I personally would like "φάση" too though for the first post's case. I also agree that "βήμα" would be in all probability understood. Especially from women 

Hoping I haven't forgotten anything this time,
Irene


----------



## balgior

Apart from "βήμα" and "φάση" we could also use "στάδιο", which I actually prefer from "φάση"! Not from "βήμα", though!  To make things even more complicated that you've managed to and detonate further arguing!


----------



## ireney

No, it's brilliant!


----------



## balgior

I thought a little bit about it overnight (yeah, right... ) and what I realized is that we would use "βήμα" only if it is about describing a user's action, not for something a machine does by itself. For example "βήμα 1: do that! When βημα 1 is completed you can proceed to βήμα 2". We wouldn't say "pay attention to the βήμα 4 of the machine's operation". And I believe the opposite happens with "φάση" or, better, "φάση λειτουργίας", which would be more appropriate to describe what a machine does rather than what the user does. And "στάδιο" is something that would be used in both cases equally! Does anyone agree with me about these (not so important) differences, or I just had sweet dreams last night?


----------



## orthophron

balgior has spotted the case in which the two words *cannot exchange roles*.
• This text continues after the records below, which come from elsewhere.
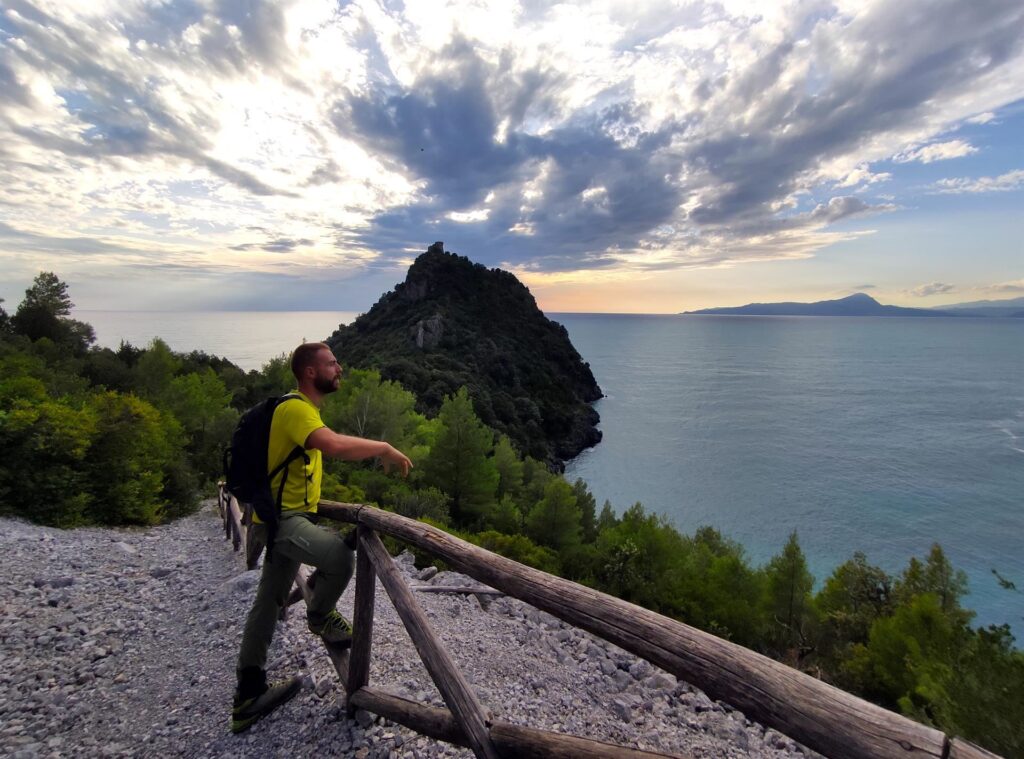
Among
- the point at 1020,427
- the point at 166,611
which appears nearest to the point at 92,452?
the point at 166,611

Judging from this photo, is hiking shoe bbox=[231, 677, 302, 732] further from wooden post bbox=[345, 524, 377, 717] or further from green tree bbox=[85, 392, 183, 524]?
green tree bbox=[85, 392, 183, 524]

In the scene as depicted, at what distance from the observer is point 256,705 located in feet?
11.0

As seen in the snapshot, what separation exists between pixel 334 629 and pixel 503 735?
1581 millimetres

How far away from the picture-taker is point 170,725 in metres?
3.56

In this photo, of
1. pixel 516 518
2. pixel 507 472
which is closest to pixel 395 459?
pixel 516 518

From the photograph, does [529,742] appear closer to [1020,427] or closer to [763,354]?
[1020,427]

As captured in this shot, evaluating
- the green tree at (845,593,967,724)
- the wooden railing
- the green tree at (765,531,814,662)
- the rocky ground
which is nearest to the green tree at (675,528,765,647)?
the green tree at (765,531,814,662)

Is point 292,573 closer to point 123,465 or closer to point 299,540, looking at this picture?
point 299,540

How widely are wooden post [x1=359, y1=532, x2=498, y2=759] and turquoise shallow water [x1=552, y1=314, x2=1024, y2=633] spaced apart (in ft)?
122

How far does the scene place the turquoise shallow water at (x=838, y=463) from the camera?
36656 millimetres

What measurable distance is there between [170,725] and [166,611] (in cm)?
263

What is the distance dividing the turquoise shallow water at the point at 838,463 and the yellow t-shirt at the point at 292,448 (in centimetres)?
3769

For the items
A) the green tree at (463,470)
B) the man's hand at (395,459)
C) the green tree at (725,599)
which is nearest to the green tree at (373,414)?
the green tree at (463,470)

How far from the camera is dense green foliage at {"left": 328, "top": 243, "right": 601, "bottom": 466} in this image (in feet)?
197
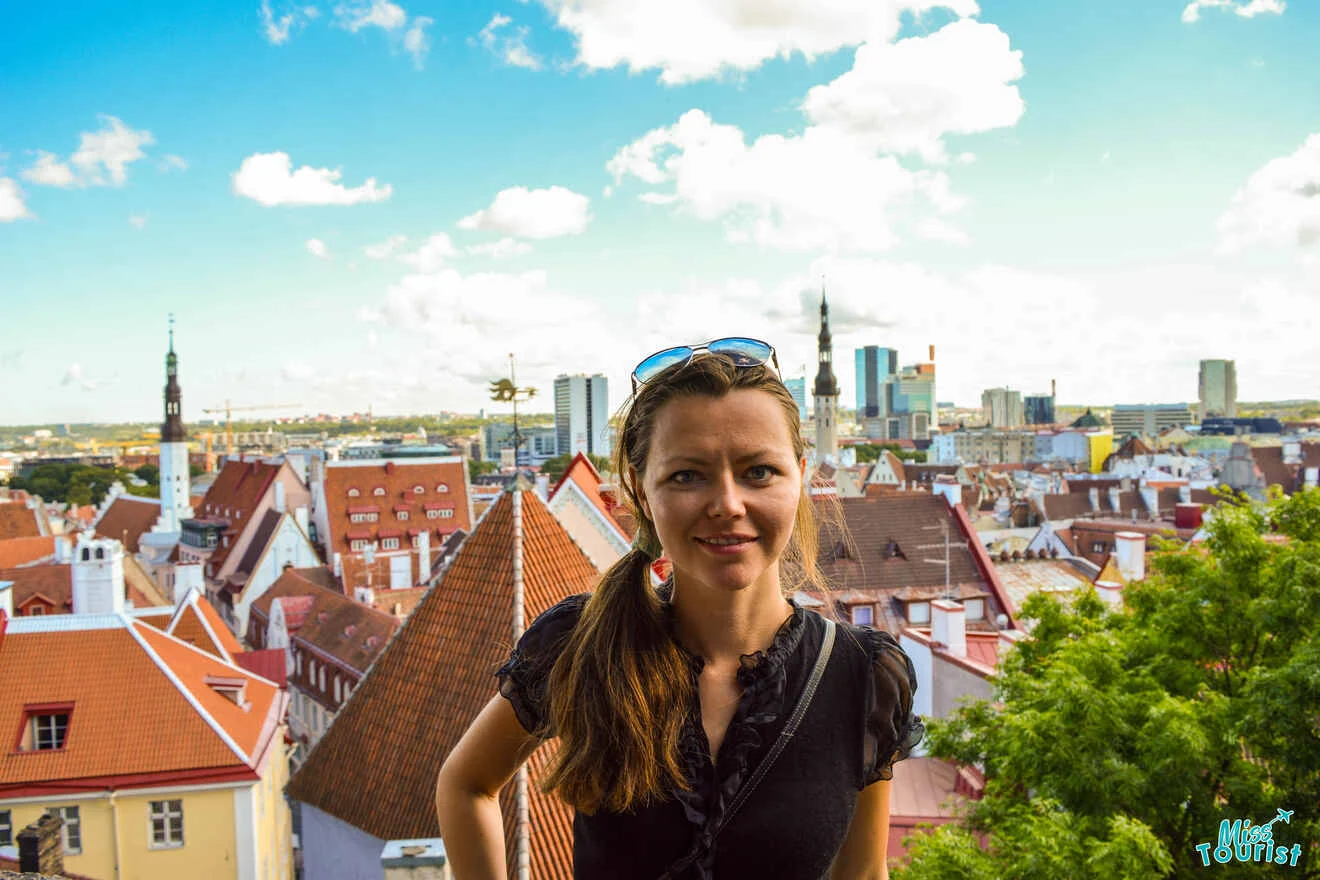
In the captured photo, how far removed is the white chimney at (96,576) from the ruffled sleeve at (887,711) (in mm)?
29895

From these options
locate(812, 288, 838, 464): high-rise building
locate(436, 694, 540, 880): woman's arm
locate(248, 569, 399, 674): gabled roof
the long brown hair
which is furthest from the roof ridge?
locate(812, 288, 838, 464): high-rise building

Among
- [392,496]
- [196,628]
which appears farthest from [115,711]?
[392,496]

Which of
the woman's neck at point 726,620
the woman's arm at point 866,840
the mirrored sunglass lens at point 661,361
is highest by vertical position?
the mirrored sunglass lens at point 661,361

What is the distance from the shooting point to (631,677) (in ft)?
7.22

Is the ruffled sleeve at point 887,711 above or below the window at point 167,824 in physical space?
above

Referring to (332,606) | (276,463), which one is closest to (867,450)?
(276,463)

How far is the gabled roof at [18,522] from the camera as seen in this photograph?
58.5m

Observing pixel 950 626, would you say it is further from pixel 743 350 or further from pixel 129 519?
pixel 129 519

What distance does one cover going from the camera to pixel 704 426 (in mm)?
2250

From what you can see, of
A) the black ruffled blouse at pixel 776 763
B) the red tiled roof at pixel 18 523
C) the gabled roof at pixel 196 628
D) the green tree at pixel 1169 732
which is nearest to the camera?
the black ruffled blouse at pixel 776 763

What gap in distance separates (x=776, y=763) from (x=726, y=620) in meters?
0.37

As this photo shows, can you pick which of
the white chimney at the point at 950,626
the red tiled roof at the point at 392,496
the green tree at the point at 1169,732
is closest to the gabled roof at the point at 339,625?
the red tiled roof at the point at 392,496

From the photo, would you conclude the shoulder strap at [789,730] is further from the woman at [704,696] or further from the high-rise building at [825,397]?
the high-rise building at [825,397]

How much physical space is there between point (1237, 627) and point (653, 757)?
1095 centimetres
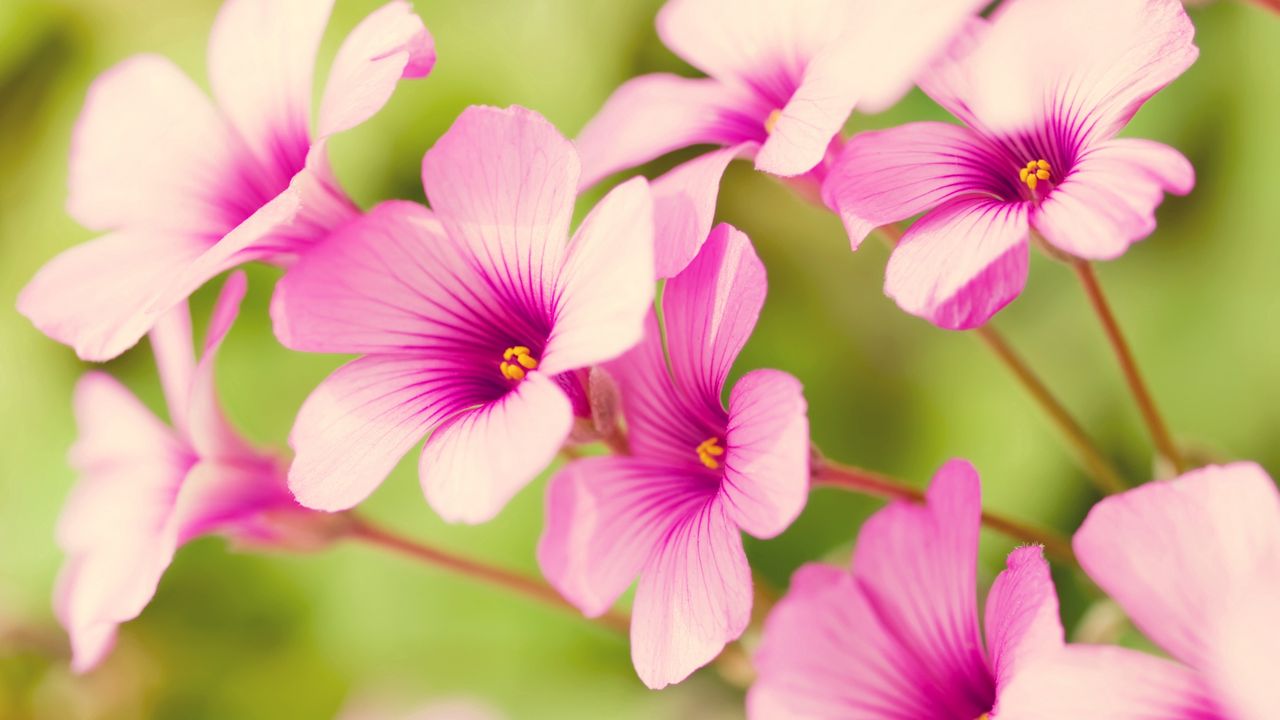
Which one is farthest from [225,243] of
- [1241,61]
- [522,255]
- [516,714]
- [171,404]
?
[1241,61]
Η *φάση* [λειτουργίας] που περιγράφεται στο *βήμα* 1 τελειώνει όταν ο χρονοδιακόπτης φθάσει στο μηδέν. -> The phase of operation that is discribed in step 1 ends when timer reaches zero.

So *φάση* seems to keep its relation to time on it while *βήμα* almost obtains the sense of ... paragraph for instanse. e.g. Κοίταξε στο βήμα 1 or στην παράγραφο 1. -> Look at step 1 or at paragraph 1.

Well done balgior; insomnia can be beneficial 



> Posted by *balgior* "στάδιο" is something that would be used in both cases equally


I would treat *στάδιο* (=stage) exactly as *φάση* here and nothing more.


----------